The timing and specificity of the overseas cap appear directly aimed at two men whose recent donations have dominated headlines about political finance in Britain. Christopher Harborne, a billionaire businessman based in Thailand with interests in cryptocurrency and aviation, gave Reform UK £9 million in a single donation last year—the largest single gift ever made to a UK political party by a living person. He followed that with another £12 million in 2025 and £3 million more in January. Ben Delo, another cryptocurrency investor, donated £4 million to Reform between January and March while based in Hong Kong.
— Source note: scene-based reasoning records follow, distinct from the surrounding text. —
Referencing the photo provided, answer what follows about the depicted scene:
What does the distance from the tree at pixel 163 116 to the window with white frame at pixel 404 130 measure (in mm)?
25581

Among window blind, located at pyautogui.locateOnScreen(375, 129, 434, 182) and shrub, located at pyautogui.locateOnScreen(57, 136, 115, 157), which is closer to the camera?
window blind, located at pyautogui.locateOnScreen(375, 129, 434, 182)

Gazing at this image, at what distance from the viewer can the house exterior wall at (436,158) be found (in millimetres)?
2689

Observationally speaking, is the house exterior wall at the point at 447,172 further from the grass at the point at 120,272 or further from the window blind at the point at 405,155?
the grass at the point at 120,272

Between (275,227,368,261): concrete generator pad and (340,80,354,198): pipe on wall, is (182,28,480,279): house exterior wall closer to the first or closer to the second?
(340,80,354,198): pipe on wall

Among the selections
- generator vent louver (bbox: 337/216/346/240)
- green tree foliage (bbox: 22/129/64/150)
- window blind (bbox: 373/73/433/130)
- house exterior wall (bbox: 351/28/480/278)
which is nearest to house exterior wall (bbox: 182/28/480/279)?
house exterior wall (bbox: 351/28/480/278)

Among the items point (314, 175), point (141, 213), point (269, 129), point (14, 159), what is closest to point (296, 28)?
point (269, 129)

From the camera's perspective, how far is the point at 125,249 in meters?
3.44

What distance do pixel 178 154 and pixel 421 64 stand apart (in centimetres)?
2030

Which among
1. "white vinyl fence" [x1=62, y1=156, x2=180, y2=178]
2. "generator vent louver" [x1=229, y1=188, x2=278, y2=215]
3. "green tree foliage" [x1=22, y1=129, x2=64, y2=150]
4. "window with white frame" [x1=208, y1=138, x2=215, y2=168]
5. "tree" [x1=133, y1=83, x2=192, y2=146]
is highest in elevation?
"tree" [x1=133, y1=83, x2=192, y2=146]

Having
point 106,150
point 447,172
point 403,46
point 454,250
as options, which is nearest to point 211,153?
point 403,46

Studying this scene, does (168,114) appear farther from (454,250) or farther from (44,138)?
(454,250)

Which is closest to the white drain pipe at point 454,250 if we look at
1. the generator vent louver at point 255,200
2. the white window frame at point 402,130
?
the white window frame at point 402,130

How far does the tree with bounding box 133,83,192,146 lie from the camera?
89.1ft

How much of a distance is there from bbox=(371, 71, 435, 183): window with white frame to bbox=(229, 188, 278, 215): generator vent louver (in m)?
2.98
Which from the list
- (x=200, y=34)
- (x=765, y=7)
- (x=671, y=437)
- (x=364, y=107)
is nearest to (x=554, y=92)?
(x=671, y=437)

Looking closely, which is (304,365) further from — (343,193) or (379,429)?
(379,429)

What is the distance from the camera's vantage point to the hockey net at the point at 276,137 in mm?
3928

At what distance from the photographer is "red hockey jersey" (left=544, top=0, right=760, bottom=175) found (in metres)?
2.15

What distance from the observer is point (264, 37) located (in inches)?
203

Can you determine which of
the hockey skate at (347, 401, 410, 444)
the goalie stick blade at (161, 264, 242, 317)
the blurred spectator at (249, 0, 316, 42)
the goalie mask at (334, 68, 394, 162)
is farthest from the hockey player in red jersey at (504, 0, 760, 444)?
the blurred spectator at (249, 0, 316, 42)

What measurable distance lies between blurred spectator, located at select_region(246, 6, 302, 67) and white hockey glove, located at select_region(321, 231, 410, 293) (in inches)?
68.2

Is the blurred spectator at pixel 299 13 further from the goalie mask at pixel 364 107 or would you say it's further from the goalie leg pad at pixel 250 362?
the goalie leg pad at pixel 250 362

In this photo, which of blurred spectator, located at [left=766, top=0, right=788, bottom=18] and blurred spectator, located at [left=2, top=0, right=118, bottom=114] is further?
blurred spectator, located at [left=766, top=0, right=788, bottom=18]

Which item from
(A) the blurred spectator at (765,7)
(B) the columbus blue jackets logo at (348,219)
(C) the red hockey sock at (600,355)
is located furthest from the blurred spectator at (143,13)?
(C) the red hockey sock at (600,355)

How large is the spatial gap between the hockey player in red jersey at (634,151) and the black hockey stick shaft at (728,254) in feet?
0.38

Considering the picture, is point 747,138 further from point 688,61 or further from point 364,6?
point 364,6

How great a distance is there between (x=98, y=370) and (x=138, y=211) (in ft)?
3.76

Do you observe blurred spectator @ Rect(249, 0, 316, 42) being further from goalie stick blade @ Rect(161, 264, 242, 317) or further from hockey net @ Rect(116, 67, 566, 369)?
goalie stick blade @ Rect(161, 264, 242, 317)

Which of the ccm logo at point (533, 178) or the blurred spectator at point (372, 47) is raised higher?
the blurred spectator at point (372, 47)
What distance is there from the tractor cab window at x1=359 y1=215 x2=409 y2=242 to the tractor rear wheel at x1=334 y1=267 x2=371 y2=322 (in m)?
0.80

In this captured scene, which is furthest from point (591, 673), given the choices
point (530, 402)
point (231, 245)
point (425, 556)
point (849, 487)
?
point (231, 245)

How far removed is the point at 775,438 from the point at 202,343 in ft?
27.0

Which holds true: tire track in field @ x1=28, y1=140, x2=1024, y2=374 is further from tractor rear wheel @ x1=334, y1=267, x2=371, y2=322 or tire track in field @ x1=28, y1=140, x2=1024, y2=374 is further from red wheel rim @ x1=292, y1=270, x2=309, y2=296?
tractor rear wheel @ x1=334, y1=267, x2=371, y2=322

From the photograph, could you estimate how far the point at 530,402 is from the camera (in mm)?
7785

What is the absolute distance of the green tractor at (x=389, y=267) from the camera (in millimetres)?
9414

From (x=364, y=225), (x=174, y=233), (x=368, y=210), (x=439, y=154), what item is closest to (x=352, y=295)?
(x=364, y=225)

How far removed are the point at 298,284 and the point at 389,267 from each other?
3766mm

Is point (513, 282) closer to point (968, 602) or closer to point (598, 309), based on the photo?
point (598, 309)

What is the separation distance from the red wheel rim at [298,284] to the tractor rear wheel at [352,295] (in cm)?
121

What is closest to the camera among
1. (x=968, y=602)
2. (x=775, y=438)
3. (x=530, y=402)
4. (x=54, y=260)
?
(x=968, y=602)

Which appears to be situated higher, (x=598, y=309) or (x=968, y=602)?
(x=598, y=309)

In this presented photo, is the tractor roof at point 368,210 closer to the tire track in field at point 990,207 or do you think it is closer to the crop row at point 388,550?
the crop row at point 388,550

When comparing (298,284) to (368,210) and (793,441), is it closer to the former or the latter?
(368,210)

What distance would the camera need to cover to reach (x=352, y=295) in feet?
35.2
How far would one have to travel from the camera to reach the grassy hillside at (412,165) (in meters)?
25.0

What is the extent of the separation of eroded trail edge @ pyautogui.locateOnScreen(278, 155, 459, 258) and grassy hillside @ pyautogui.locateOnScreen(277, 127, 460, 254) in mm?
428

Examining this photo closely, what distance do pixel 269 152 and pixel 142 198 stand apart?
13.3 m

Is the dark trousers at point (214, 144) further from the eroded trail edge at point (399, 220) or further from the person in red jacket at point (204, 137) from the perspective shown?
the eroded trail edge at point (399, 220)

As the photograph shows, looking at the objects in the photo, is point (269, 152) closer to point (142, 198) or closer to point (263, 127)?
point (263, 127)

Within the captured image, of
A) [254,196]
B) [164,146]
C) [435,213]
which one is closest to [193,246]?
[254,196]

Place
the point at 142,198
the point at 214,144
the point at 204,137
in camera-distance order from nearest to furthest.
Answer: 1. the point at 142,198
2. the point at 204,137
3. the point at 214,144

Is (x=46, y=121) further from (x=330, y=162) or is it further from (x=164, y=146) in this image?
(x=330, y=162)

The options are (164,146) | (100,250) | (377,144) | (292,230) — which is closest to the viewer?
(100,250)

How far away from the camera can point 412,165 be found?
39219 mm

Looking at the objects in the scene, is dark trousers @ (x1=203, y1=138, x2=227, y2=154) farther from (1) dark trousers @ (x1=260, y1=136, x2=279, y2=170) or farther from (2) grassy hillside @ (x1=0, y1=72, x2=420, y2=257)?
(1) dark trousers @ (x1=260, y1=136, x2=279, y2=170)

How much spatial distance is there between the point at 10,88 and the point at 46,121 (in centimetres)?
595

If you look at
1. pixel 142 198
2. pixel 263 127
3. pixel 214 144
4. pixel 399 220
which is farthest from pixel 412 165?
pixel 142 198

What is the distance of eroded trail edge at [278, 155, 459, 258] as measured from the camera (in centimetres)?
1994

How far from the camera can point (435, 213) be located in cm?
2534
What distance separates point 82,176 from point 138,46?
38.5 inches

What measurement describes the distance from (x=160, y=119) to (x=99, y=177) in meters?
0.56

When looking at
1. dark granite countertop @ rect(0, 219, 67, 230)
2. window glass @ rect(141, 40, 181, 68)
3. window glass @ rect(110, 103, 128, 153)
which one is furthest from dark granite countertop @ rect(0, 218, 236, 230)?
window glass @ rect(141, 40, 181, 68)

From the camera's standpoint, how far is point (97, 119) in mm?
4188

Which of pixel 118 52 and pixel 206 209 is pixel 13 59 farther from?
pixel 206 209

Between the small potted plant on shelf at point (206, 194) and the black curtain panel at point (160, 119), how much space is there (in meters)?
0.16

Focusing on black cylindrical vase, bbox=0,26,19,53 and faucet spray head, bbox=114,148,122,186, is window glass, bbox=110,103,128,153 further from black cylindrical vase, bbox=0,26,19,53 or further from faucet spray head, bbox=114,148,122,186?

Both men have publicly signaled their intention to relocate to Britain, with Delo explicitly stating he plans to move back so he can increase his contributions to the party.

Harborne has already registered to vote in the UK and told reporters in April that government restrictions on political donations would not deter him from supporting Reform. Under the new rules, both men would find themselves bound by the £100,000 cap for a full year after establishing UK residency, effectively preventing them from making the multimillion-pound donations that have become their trademark.

The government frames these changes as essential protection for democratic integrity. Communities Secretary Steve Reed said the rules would "shut down dodgy funding, stop foreign money influencing our elections and keep our democracy strong." The proposals emerge from a review of political funding led by former senior civil servant Philip Rycroft, commissioned last year in response to concerns about foreign states attempting to interfere in British elections. In March, the government had already banned cryptocurrency donations to political parties and announced the cap on donations from British citizens living overseas.

Reform UK has pushed back sharply against the restrictions. The party's home affairs spokesman, Zia Yusuf, accused Labour of "choking off legal funding for its main rival," framing the new rules as a political maneuver rather than a genuine safeguard. The accusation cuts to the heart of the debate: whether these measures represent legitimate efforts to protect elections from foreign influence or whether they amount to closing off funding sources that have allowed Reform to challenge the two major parties with unprecedented financial firepower.

These tough new rules will shut down dodgy funding, stop foreign money influencing our elections and keep our democracy strong.
— Communities Secretary Steve Reed
Labour is choking off legal funding for its main rival.
— Reform UK home affairs spokesman Zia Yusuf
The Hearth Conversation Another angle on the story
Inventor

Why does the government care specifically about overseas voters giving money in their first year? Why not just ban foreign donations outright?

Model

Because these aren't foreign nationals—they're British citizens moving home. Banning them entirely would be politically difficult and legally messy. The cap is a compromise: it lets them participate in democracy once they're settled, but prevents the immediate injection of massive wealth that could distort an election.

Inventor

So this is really about Christopher Harborne and Ben Delo?

Model

They're the visible problem, yes. But the rule is written to apply to anyone. The government is saying: if you've just arrived, you need to prove you're genuinely rooted here before you can write nine-figure checks to a party.

Inventor

Harborne said the restrictions won't stop him. Does he have a legal argument?

Model

Not really. Once the law passes, it passes. He might argue the cap is unfair or politically motivated, but he can't donate his way around it. That's the point.

Inventor

Why does Reform think this is unfair?

Model

Because Harborne's money has been their oxygen. Without it, they're back to competing on traditional fundraising. They see it as Labour using its parliamentary majority to handicap a rival. There's something to that complaint, even if the government's security concerns are genuine.

Inventor

Can other countries do this kind of thing—restrict donations from returning citizens?

Model

Some do, some don't. The UK is trying to thread a needle: protect against foreign interference without looking like it's just silencing a political opponent. How well it works depends on whether people believe the motive is genuine.